Al final todo este tema está relacionado con el tema de la conciencia del cuál no tengo una sólida creencia pero sí ciertas preferencias.

Daniel Vicente Carrillo dijo...

Interesantes apuntes.

Mi traducción de lo de Fechner la encontrarás en este foro que empleaba como base de datos en mis años mozos (nota: no usé el escáner ni el copia-pega más de una o dos veces).

Héctor Meda dijo...

Gracias por el link.

Ciertamente es una manera original de ver el tema.

¡Ah! Me alegro que te autoproclames lector asiduo de este blog (me refiero al widget ese). Ya ves que soy lo mismo del tuyo ;-)

Saludos

Daniel Vicente Carrillo dijo...

Claro, es que lo soy. Además, los pobres tenemos que ayudarnos. Copié el widget de esa monja tan potente que tienes al lado (por partida doble).

Anónimo dijo...

Me parece que William James no ubicó la cuestión de la inmortalidad del alma en la poesía o en la teología, pero tampoco en la filosofía, sino más bien la ubicó en las ciencias empíricas. Es decir, la clave para la cuestión de la inmortalidad del alma consiste en averiguar cuál es la relación entre el cerebro y la conciencia, algo que sólo una investigación empírica puede abordar.
James nos hizo notar que si bien la neurología nos muestra que la relación entre el cerebro y la conciencia es una relación funcional: la conciencia es una función del cerebro, esto no impide que la conciencia pueda seguir existiendo después de la muerte cerebral, pues hay dos tipos de funciones: función productiva y función permisiva.
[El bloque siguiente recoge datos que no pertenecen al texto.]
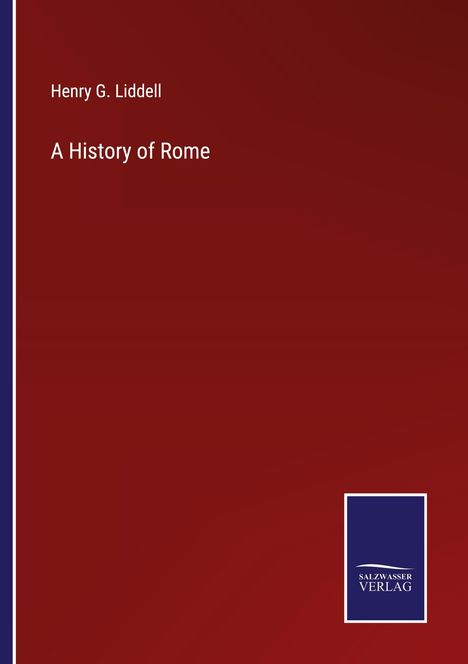 Henry G. Liddell

A History of Rome

SALZWASSER
VERLAG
Sólo si la conciencia es una función productiva del cerebro, esto es, si es producida por el cerebro, desaparecería con la muerte cerebral, pero si es una función permisiva del cerebro, o sea, si el cerebro sólo permite sus diversos contenidos, entonces seguiría existiendo indefinidamente después de la muerte cerebral.
Así James se decantó por la tesis de que la conciencia es una función permisiva del cerebro, pues teniendo en cuenta la existencia de fenómenos psi como la telepatía y la clarividencia, que sólo podrían ser explicados si suponemos que la conciencia es una función permisiva del cerebro, la tesis de que la conciencia es una función permisiva del cerebro se impone.
Y en mi opinión ésta es la mejor defensa que incluso actualmente se puede hacer sobre la inmortalidad de la conciencia humana.